Alors j’ai pris le stylo.
Margaret sourit immédiatement.
J’ai alors signé du mauvais nom.
Claire Whitmore.
Mon nom de jeune fille.
Le nom figurant sur mon ancien permis d’avocat. Le nom lié à la fiducie privée que ma grand-mère m’a léguée. Le nom que je n’ai jamais fait retirer de mes documents professionnels, de mes comptes d’urgence, ni même de l’acte de propriété de la maison que Daniel croyait, à tort, lui appartenir.
Il fixa la signature. « Qu’est-ce que c’est ? »
« Mon nom », ai-je répondu.
Avant qu’il puisse continuer, son téléphone sonna.
Le mien a vibré exactement au même moment.

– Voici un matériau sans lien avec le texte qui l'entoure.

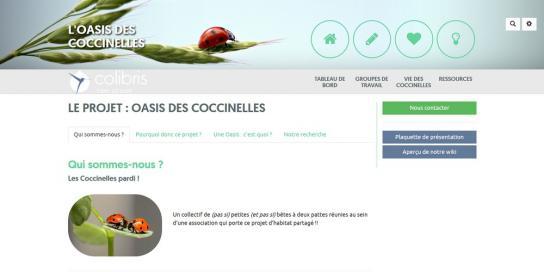 Coccinelles Lien vers: https://colibris-wiki.org/coccinelle/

Le message de Maya a défilé sur mon écran.
MANDATS APPROUVÉS. NE LES LAISSEZ PAS PARTIR AVEC LES DOCUMENTS.
Je pose délicatement ma tasse de café.
Margaret a vu mon sourire et a finalement cessé de faire semblant.
« Qu’as-tu fait ? » murmura-t-elle.
J’ai regardé vers la chambre d’enfants, où deux berceaux vides se trouvaient baignés par la pâle lumière du matin.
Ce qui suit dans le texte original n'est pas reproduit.